--- Begin MATERIAL FOR THIS TASK ---

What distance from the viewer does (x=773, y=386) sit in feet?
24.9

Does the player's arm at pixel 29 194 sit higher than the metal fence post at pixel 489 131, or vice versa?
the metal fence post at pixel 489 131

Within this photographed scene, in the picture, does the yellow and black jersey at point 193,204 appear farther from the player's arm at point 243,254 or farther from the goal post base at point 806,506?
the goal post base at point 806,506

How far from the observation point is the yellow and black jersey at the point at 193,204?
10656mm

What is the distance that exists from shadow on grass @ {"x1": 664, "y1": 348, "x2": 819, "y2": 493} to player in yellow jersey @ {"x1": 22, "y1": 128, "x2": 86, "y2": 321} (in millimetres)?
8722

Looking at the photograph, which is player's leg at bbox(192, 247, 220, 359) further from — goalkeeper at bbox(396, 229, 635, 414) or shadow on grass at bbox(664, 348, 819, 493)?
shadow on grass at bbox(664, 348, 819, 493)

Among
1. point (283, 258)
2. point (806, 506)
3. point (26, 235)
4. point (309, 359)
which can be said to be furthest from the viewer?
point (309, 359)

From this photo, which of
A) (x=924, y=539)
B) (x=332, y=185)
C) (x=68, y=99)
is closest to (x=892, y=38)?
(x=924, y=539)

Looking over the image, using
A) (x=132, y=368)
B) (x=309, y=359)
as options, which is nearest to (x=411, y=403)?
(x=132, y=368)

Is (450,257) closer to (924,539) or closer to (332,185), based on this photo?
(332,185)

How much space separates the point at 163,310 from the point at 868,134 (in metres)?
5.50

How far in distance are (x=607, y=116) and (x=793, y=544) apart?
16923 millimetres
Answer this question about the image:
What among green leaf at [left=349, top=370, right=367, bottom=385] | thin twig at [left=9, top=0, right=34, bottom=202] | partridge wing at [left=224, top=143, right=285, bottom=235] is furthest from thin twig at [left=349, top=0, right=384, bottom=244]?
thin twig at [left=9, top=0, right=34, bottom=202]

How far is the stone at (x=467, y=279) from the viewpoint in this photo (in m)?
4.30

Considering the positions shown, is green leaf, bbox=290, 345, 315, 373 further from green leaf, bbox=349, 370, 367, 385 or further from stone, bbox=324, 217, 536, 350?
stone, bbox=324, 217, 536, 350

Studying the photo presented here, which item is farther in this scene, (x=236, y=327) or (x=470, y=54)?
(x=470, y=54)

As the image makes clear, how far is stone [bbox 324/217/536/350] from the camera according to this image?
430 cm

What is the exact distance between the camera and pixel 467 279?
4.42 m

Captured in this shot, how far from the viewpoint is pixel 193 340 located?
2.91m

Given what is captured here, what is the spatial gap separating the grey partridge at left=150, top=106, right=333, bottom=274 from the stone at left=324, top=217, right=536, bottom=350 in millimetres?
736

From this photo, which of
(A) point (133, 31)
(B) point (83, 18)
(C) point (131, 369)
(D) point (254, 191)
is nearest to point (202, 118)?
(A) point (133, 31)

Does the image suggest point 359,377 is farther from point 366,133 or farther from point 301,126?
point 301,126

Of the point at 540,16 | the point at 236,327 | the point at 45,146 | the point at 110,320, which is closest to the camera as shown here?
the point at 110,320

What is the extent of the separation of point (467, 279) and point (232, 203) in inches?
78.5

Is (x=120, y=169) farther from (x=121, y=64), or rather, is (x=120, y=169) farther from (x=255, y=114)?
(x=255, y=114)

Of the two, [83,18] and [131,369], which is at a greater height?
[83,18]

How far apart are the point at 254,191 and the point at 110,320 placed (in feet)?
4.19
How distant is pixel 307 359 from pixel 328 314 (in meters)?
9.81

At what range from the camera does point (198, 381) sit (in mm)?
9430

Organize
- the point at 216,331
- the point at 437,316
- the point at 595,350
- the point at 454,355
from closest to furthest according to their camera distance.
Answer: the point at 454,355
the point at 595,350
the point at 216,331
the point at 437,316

--- End MATERIAL FOR THIS TASK ---

- _REQUIREMENTS_
Each line above must be reproduced exactly as it stands.

- _TASK OUTPUT_
What distance from the viewer does (x=773, y=386) sit in feet?
24.9

Does the player's arm at pixel 29 194 sit higher than the metal fence post at pixel 489 131, or vice versa?
the metal fence post at pixel 489 131

Within this photographed scene, in the picture, does the yellow and black jersey at point 193,204 appear farther from the player's arm at point 243,254 or farther from the goal post base at point 806,506?
the goal post base at point 806,506

How far from the observation point is the yellow and black jersey at the point at 193,204?
10656mm

What is the distance that exists from shadow on grass @ {"x1": 664, "y1": 348, "x2": 819, "y2": 493} to player in yellow jersey @ {"x1": 22, "y1": 128, "x2": 86, "y2": 321} (in millimetres)?
8722

Looking at the photograph, which is player's leg at bbox(192, 247, 220, 359) further from — goalkeeper at bbox(396, 229, 635, 414) or shadow on grass at bbox(664, 348, 819, 493)?
shadow on grass at bbox(664, 348, 819, 493)

Among
1. point (283, 258)
2. point (806, 506)
3. point (26, 235)
4. point (309, 359)
which can be said to be furthest from the viewer?
point (309, 359)

From this photo, which of
A) (x=924, y=539)
B) (x=332, y=185)
C) (x=68, y=99)
is closest to (x=892, y=38)?
(x=924, y=539)

Looking over the image, using
A) (x=132, y=368)
B) (x=309, y=359)
as options, which is nearest to (x=411, y=403)?
(x=132, y=368)

Is (450,257) closer to (924,539) or closer to (332,185), based on this photo?
(332,185)

How much space separates the point at 163,310 from the point at 868,134 (in metres)?
5.50

How far in distance are (x=607, y=116) and (x=793, y=544) apart?
16923 millimetres
Answer this question about the image:
What among green leaf at [left=349, top=370, right=367, bottom=385] | thin twig at [left=9, top=0, right=34, bottom=202] | partridge wing at [left=224, top=143, right=285, bottom=235] is furthest from thin twig at [left=349, top=0, right=384, bottom=244]?
thin twig at [left=9, top=0, right=34, bottom=202]

How far is the stone at (x=467, y=279) from the viewpoint in this photo (in m)?
4.30

Considering the positions shown, is green leaf, bbox=290, 345, 315, 373 further from green leaf, bbox=349, 370, 367, 385 or further from stone, bbox=324, 217, 536, 350?
stone, bbox=324, 217, 536, 350

Studying the photo presented here, which item is farther in this scene, (x=236, y=327) or (x=470, y=54)?
(x=470, y=54)

As the image makes clear, how far is stone [bbox 324/217/536/350] from the camera according to this image?
430 cm

What is the exact distance between the camera and pixel 467 279?
4.42 m

Captured in this shot, how far from the viewpoint is pixel 193 340 located?
2.91m

Given what is captured here, what is the spatial gap separating the grey partridge at left=150, top=106, right=333, bottom=274 from the stone at left=324, top=217, right=536, bottom=350 in millimetres?
736

From this photo, which of
(A) point (133, 31)
(B) point (83, 18)
(C) point (131, 369)
(D) point (254, 191)
is nearest to point (202, 118)?
(A) point (133, 31)

Does the image suggest point 359,377 is farther from point 366,133 or farther from point 301,126?
point 301,126

Of the point at 540,16 | the point at 236,327 | the point at 45,146 | the point at 110,320, which is closest to the camera as shown here?
the point at 110,320

What is the extent of the separation of point (467, 279) and point (232, 203) in inches?
78.5

Is (x=120, y=169) farther from (x=121, y=64), or rather, is (x=120, y=169) farther from (x=255, y=114)?
(x=255, y=114)

Of the two, [83,18] and [131,369], which is at a greater height?
[83,18]

How far apart are the point at 254,191 and the point at 110,320 placed (in feet)?
4.19
How distant is pixel 307 359 from pixel 328 314 (in meters)?
9.81

At what range from the camera does point (198, 381) sit (in mm)?
9430

Organize
- the point at 216,331
- the point at 437,316
- the point at 595,350
- the point at 454,355
from closest to furthest according to their camera distance.
Answer: the point at 454,355
the point at 595,350
the point at 216,331
the point at 437,316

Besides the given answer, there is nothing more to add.